[TASK INSTRUCTIONS] Give everything in the material from the line containing "When looking at" down to the line containing "2.07 meters" as a JSON list of strings, one string per line, leaving out blank lines.

[Collection entries]
------------------------------------------------

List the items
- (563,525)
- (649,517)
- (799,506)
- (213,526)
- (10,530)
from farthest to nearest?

------------------------------------------------

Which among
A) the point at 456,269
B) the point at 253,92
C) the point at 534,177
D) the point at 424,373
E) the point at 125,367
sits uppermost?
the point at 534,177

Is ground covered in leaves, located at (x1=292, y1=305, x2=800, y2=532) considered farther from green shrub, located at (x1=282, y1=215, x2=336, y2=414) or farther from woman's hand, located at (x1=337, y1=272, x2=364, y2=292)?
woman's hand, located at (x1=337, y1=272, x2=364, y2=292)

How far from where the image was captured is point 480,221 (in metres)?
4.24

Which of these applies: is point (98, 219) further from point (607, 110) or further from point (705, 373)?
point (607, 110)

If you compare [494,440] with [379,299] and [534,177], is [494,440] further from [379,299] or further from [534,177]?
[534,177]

------------------------------------------------

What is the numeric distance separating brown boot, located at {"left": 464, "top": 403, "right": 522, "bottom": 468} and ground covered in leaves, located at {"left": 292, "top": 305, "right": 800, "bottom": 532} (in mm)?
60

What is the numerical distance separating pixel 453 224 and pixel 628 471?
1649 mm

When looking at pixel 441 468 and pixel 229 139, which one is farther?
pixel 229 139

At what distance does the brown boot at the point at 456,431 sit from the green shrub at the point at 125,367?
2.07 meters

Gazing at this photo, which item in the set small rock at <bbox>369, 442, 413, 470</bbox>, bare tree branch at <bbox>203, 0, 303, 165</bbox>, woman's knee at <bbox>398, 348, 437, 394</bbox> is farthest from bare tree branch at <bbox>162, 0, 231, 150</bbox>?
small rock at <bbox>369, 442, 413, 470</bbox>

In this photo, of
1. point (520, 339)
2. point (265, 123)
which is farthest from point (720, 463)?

------------------------------------------------

[RESULT FOR THIS TASK]
[
  "When looking at pixel 441 468 and pixel 229 139, which one is farther?",
  "pixel 229 139",
  "At what distance does the brown boot at the point at 456,431 sit from the green shrub at the point at 125,367?",
  "2.07 meters"
]